Wednesday, March 07, 2007 @ 12:45 AM
Got back my posting results...yea...I'm jus fated to be in Tampines JC (Science)...kinda have mixed feelings in me at that moment. Kinda felt happy that I'm in a JC, but...Kinda felt down when I can't go into MJC...so got some weird thoughts of going to TP if I can't enter MJC...weird ne?

Went to MJC with mum, filled the appeal form...den the receptionist there keep on repeat "Do you know that our cut off points is 10?" Yes yes...I know, can you just stop repeating it to hurt my pride? I still have my pride and dignity okay?! =.=" After appealing, went to Century Square to buy Delifrance food to make myself feel better. Bought the Kon (Bleach) handphone strap and Shakugan no Shana book 2 (Thanks nini for intro such a nice anime/manga)

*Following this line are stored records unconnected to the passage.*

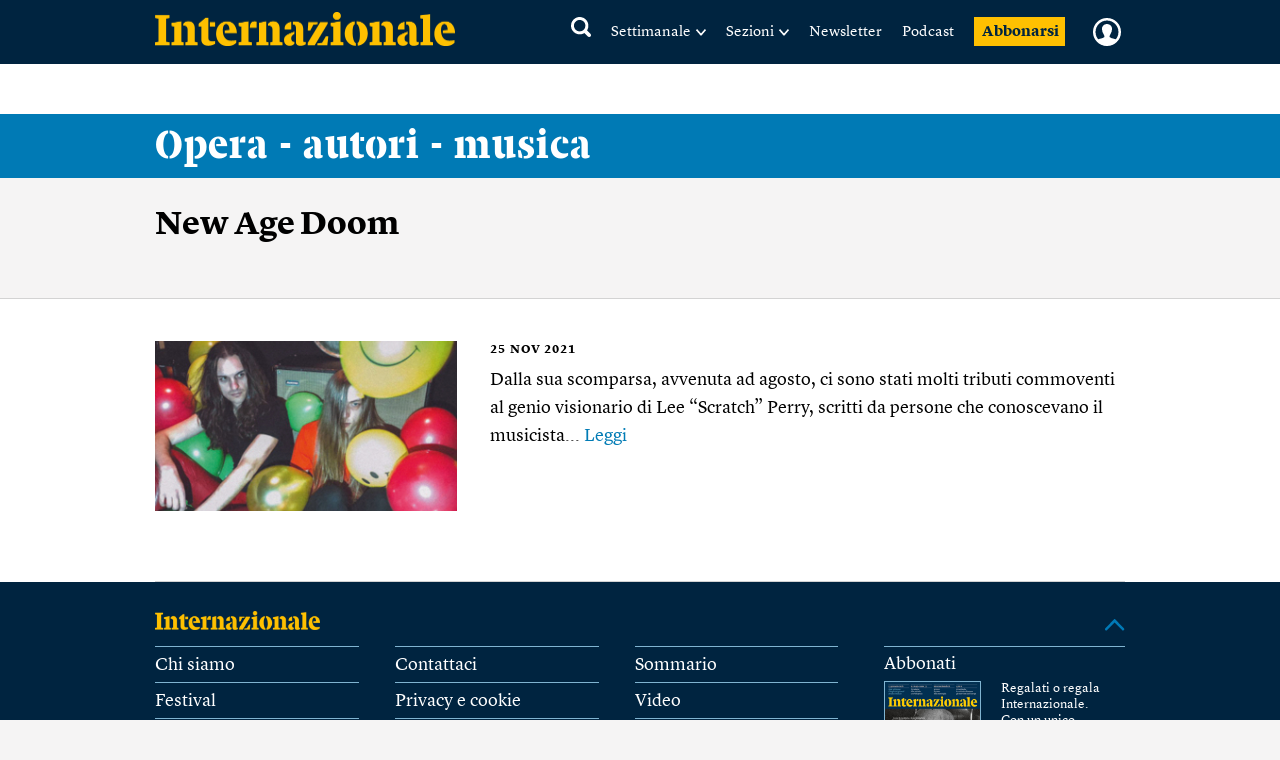

--- FILE ---
content_type: text/html; charset=utf-8
request_url: https://www.google.com/recaptcha/api2/aframe
body_size: 268
content:
<!DOCTYPE HTML><html><head><meta http-equiv="content-type" content="text/html; charset=UTF-8"></head><body><script nonce="W4GG9eUhQqMR7lxCdL_vLg">/** Anti-fraud and anti-abuse applications only. See google.com/recaptcha */ try{var clients={'sodar':'https://pagead2.googlesyndication.com/pagead/sodar?'};window.addEventListener("message",function(a){try{if(a.source===window.parent){var b=JSON.parse(a.data);var c=clients[b['id']];if(c){var d=document.createElement('img');d.src=c+b['params']+'&rc='+(localStorage.getItem("rc::a")?sessionStorage.getItem("rc::b"):"");window.document.body.appendChild(d);sessionStorage.setItem("rc::e",parseInt(sessionStorage.getItem("rc::e")||0)+1);localStorage.setItem("rc::h",'1769397540063');}}}catch(b){}});window.parent.postMessage("_grecaptcha_ready", "*");}catch(b){}</script></body></html>

--- FILE ---
content_type: text/javascript;charset=utf-8
request_url: https://p1cluster.cxense.com/p1.js
body_size: 101
content:
cX.library.onP1('3734ti5mact1x3phmadc6sdpc6');


--- FILE ---
content_type: text/javascript;charset=utf-8
request_url: https://id.cxense.com/public/user/id?json=%7B%22identities%22%3A%5B%7B%22type%22%3A%22ckp%22%2C%22id%22%3A%22mkullzpzbbjoajfn%22%7D%2C%7B%22type%22%3A%22lst%22%2C%22id%22%3A%223734ti5mact1x3phmadc6sdpc6%22%7D%2C%7B%22type%22%3A%22cst%22%2C%22id%22%3A%223734ti5mact1x3phmadc6sdpc6%22%7D%5D%7D&callback=cXJsonpCB1
body_size: 189
content:
/**/
cXJsonpCB1({"httpStatus":200,"response":{"userId":"cx:mf0fgspbssh12fcahu5vzqcwd:2mhdogi9ckzn3","newUser":true}})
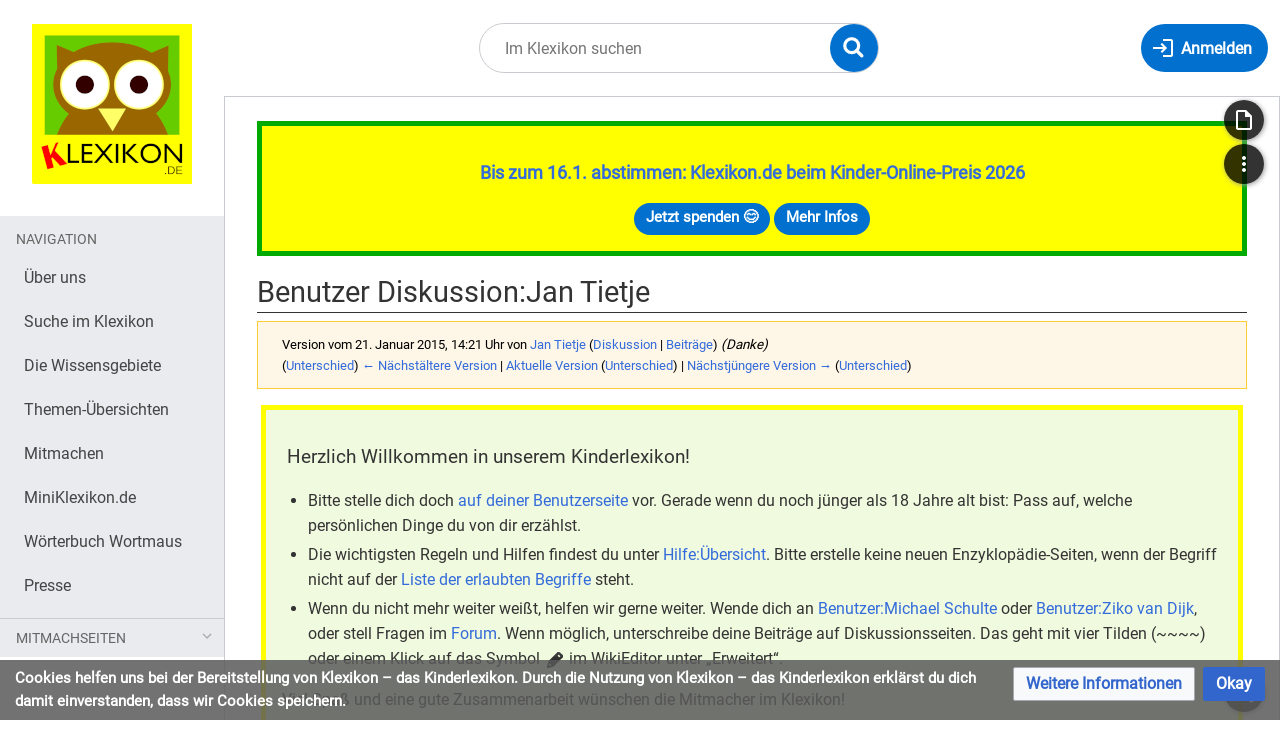

--- FILE ---
content_type: image/svg+xml
request_url: https://klexikon.zum.de/skins/Timis/resources/images/page.svg?2db9f
body_size: 1717
content:
<?xml version="1.0" encoding="UTF-8" standalone="no"?>
<svg
   xmlns:dc="http://purl.org/dc/elements/1.1/"
   xmlns:cc="http://creativecommons.org/ns#"
   xmlns:rdf="http://www.w3.org/1999/02/22-rdf-syntax-ns#"
   xmlns:svg="http://www.w3.org/2000/svg"
   xmlns="http://www.w3.org/2000/svg"
   xmlns:sodipodi="http://sodipodi.sourceforge.net/DTD/sodipodi-0.dtd"
   xmlns:inkscape="http://www.inkscape.org/namespaces/inkscape"
   height="24px"
   viewBox="0 0 24 24"
   width="24px"
   fill="#000000"
   version="1.1"
   id="svg6"
   sodipodi:docname="page.svg"
   inkscape:version="1.0.1 (3bc2e813f5, 2020-09-07)">
  <metadata
     id="metadata12">
    <rdf:RDF>
      <cc:Work
         rdf:about="">
        <dc:format>image/svg+xml</dc:format>
        <dc:type
           rdf:resource="http://purl.org/dc/dcmitype/StillImage" />
        <dc:title></dc:title>
      </cc:Work>
    </rdf:RDF>
  </metadata>
  <defs
     id="defs10" />
  <sodipodi:namedview
     pagecolor="#ffffff"
     bordercolor="#666666"
     borderopacity="1"
     objecttolerance="10"
     gridtolerance="10"
     guidetolerance="10"
     inkscape:pageopacity="0"
     inkscape:pageshadow="2"
     inkscape:window-width="2560"
     inkscape:window-height="1376"
     id="namedview8"
     showgrid="false"
     inkscape:zoom="42.75"
     inkscape:cx="10.603606"
     inkscape:cy="13.229209"
     inkscape:window-x="0"
     inkscape:window-y="27"
     inkscape:window-maximized="1"
     inkscape:current-layer="svg6"
     inkscape:document-rotation="0" />
  <path
     d="M0 0h24v24H0V0z"
     fill="none"
     id="path2" />
  <path
     d="M 14,2 H 6 C 4.9,2 4.01,2.9 4.01,4 L 4,20 c 0,1.1 0.89,2 1.99,2 H 18 c 1.1,0 2,-0.9 2,-2 V 8 Z m 4,18 H 6 V 4 h 7 v 5 h 5 z"
     id="path4"
     sodipodi:nodetypes="csccsssccccccccc" />
</svg>
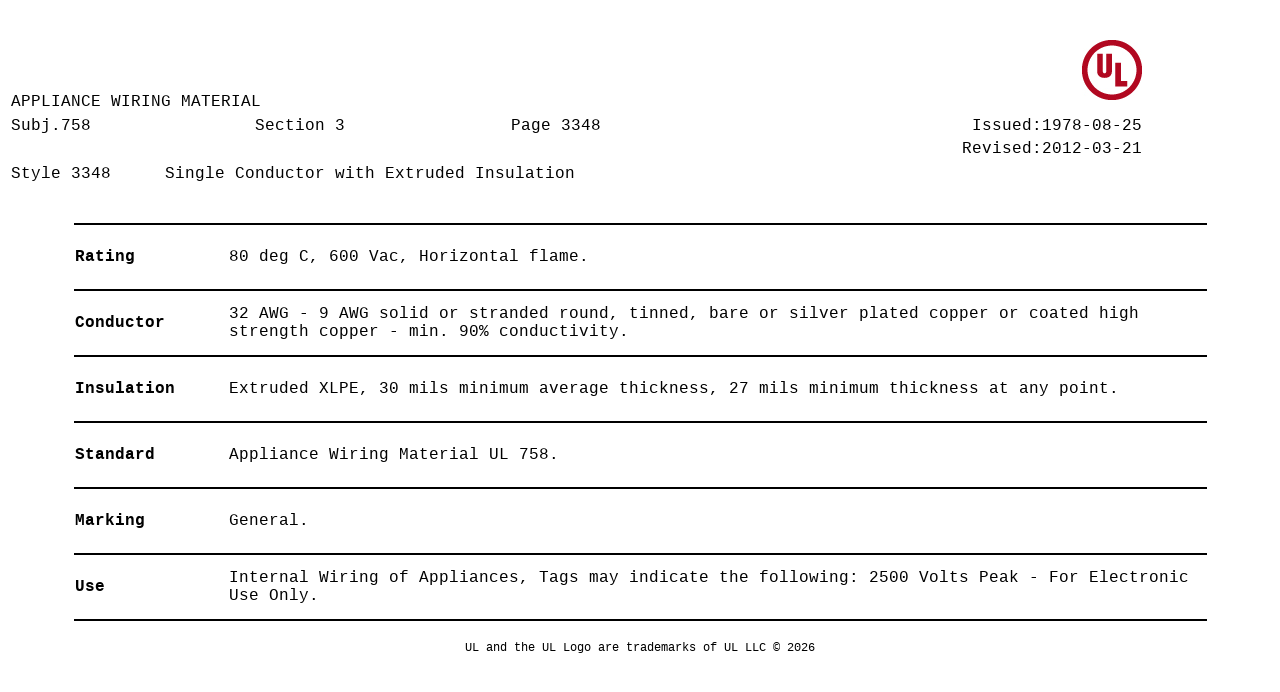

--- FILE ---
content_type: text/html; charset=utf-8
request_url: https://iq.ul.com/awm/stylepage.aspx?Style=3348
body_size: 3761
content:


<!DOCTYPE html PUBLIC "-//W3C//DTD XHTML 1.0 Transitional//EN" "http://www.w3.org/TR/xhtml1/DTD/xhtml1-transitional.dtd">

<html xmlns="http://www.w3.org/1999/xhtml" >
<head><link rel="icon" href="https://ul.com/wp-content/themes/ulparent/img/icons/favicon.png" /><title>
	UL iQ™ for Appliance Wiring Materials
</title>
    
    <!-- Google Tag Manager -->
<script language="javascript" type="text/javascript">(function(w,d,s,l,i){w[l]=w[l]||[];w[l].push({'gtm.start':
new Date().getTime(),event:'gtm.js'});var f=d.getElementsByTagName(s)[0],
j=d.createElement(s),dl=l!='dataLayer'?'&l='+l:'';j.async=true;j.src=
'https://www.googletagmanager.com/gtm.js?id='+i+dl;f.parentNode.insertBefore(j,f);
})(window,document,'script','dataLayer','GTM-WR6QQ82');</script>
<!-- End Google Tag Manager -->        

<script type="text/javascript">
    window.addEventListener('message', function (event) {
        var origin = event.origin.split('/');
        var parts = origin[2].split('.');
        var host = parts[1] + '.' + parts[2];
        if (host !== 'ulprospector.com')
            return;
        process(event.data);
    });
    function process(msg) {
        switch (msg) {
            case 'print':
                window.print();
                break;
        }
    }
</script>
    
</head>
<body bgcolor="white">

<!-- Google Tag Manager (noscript) -->
<noscript><iframe src="https://www.googletagmanager.com/ns.html?id=GTM-WR6QQ82"
height="0" width="0" style="display:none;visibility:hidden"></iframe></noscript>
<!-- End Google Tag Manager (noscript) -->

    <form method="post" action="./stylepage.aspx?Style=3348" id="form1">
<div class="aspNetHidden">
<input type="hidden" name="__VIEWSTATE" id="__VIEWSTATE" value="/[base64]" />
</div>

<div class="aspNetHidden">

	<input type="hidden" name="__VIEWSTATEGENERATOR" id="__VIEWSTATEGENERATOR" value="A8AF2F9F" />
</div>
    <div style="font-family: 'Courier New'; text-align: center;">
            <div id="StylePanel" style="width:100%;font-size: 12pt; font-family: 'Courier New'">
	
                <br />
                <table style="width: 90%">
                    <tr>
                        <td colspan="4" style="text-align: left; vertical-align: bottom; height: 82px;">
                            APPLIANCE WIRING MATERIAL</td>
                        <td colspan="2" style="text-align: right; height: 82px;">
                            <img id="Image1" src="Img/UL_Logo.jpg" /></td>
                    </tr>
                </table>
                <table style="width: 90%">
                    <tr>
                        <td style="width: 134px; text-align: left;">
                            Subj.758</td>
                        <td style="width: 191px; text-align: center;">
                            Section
                            <span id="SecLabel">3</span></td>
                        <td style="width: 215px; text-align: center;">
                            Page
                            <span id="PageLabel">3348</span></td>
                        <td style="text-align: right; width: 360px;">
                            Issued:<span id="IssLabel">1978-08-25</span></td>
                    </tr>
                    <tr>
                        <td style="height: 20px;" colspan="3">
                        </td>
                        <td style="text-align: right; width: 360px; height: 20px;">
                            Revised:<span id="RevLabel">2012-03-21</span></td>
                    </tr>
                </table>
                <table style="width: 90%">
                    <tr>
                        <td style="width: 150px; text-align: left; vertical-align: top; height: 35px;">
                            Style
                            <span id="SLabel">3348</span></td>
                        <td colspan="2" style="text-align: left; vertical-align: top; height: 35px;">
                            <span id="DescLabel">Single Conductor with Extruded Insulation</span></td>
                    </tr>
                </table>
                <br />
                <table id="ObjTable" align="Center" style="width:90%;">
		<tr style="background-color:Black;height:2px;">
			<td colspan="11"></td>
		</tr><tr align="left" style="font-weight:normal;height:60px;">
			<td style="font-weight:bold;width:150px;">Rating</td><td colspan="10">80 deg C, 600 Vac, Horizontal flame.</td>
		</tr><tr id="TableRow1" style="background-color:Black;height:2px;">
			<td id="TableCell1" colspan="11"></td>
		</tr><tr align="left" style="height:60px;">
			<td valign="middle" style="font-weight:bold;">Conductor</td><td colspan="10">32 AWG - 9 AWG solid or stranded round, tinned, bare or silver plated copper or coated high strength copper - min. 90% conductivity.</td>
		</tr><tr style="background-color:Black;height:2px;">
			<td colspan="11"></td>
		</tr><tr align="left" style="height:60px;">
			<td valign="middle" style="font-weight:bold;">Insulation</td><td colspan="10">Extruded XLPE, 30 mils minimum average thickness, 27 mils minimum thickness at any point.</td>
		</tr><tr style="background-color:Black;height:2px;">
			<td colspan="11"></td>
		</tr><tr align="left" style="height:60px;">
			<td valign="middle" style="font-weight:bold;">Standard</td><td colspan="10">Appliance Wiring Material UL 758.</td>
		</tr><tr style="background-color:Black;height:2px;">
			<td colspan="11"></td>
		</tr><tr align="left" style="height:60px;">
			<td valign="middle" style="font-weight:bold;">Marking</td><td colspan="10">General.</td>
		</tr><tr style="background-color:Black;height:2px;">
			<td colspan="11"></td>
		</tr><tr align="left" style="height:60px;">
			<td valign="middle" style="font-weight:bold;">Use</td><td colspan="10">Internal Wiring of Appliances, Tags may indicate the following: 2500 Volts Peak - For Electronic Use Only.</td>
		</tr><tr style="background-color:Black;height:2px;">
			<td colspan="11"></td>
		</tr>
	</table>
                <br />
                <span id="CRLabel" style="font-size:9pt;">UL and the UL Logo are trademarks of UL LLC © 2026</span>
                <br />
            
</div>
            
        <br />
        
    </div>
    </form>
</body>
</html>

Went home, wonder should I just choose to appeal to poly instead (I'm so into marketing.) ponder...decided to just go to Burger King and do some TPJC notes update to escape reality awhile. Saw Yann Chang there, chatted awhile, and found out that he decided to sign a bond with the Army?! Wow. Pro man. Did some Physics and Maths. Continue chatting with Yann Chang, den while chatting halfway, OPC called. I asked him who got into TPJC. I recieved the biggest shock of the day. Oh wells. Both of them laughed at my reaction. They still say it is fated to be. God...

Went home, chat with Si Yuan..Tammie, and Rilynn. Multi tasking! Thanks for the chat Si Yuan. You kind of made me feel better =) Helped tammie with her maths, she had a test tmr, relax and do well! Read Blame's blog archive, found a link to a storybook. Intro to Rilynn. Both of us felt that it is veri touching. =) Gonna find that book in Regional Libraries (Due to them leaving 3 chpts off, need to buy to know the ending). Alot of thoughts went through my mind after reading the story.

I admit that I like you, but I don't think you know,
If you know, why are you reacting so normal?
I'm kinda sad, do you even remember the bet?
I think I would just stay beside you, hoping that you would be happy...


Oh well, jus thinking out loud. Don't mind it hor. Currently listening to Stacie Orrico - (There's Gotta Be) More to Life...here's the lyrics.

I've got it all, but I feel so deprived
I go up, I come down and I'm emptier inside
Tell me what is this thing that I feel like I'm missing
And why can't I let it go

[Chorus]
There's gotta be more to life...
Than chasing down every temporary high to satisfy me
Cause the more that I'm...
Tripping out thinking there must be more to life
Well there's life, but I'm sure... there's gotta be more
Than wanting more

I've got the time and I'm wasting it slowly
Here in this moment I'm half way out the door
Onto the next thing, I'm searching
For something that is missing

[Repeat Chorus]

i'm wanting more
I'm always waiting on something other than this
Why am I feelin' like there's something I missed.....

[Repeat Chorus x2]

I agree with this song, there's more to life than sadness. Maybe..it's high time that I move on?..I wonder...

Gonna stop bloggin nw, tomorrow have to report to TPJC early in the morning, cyaz!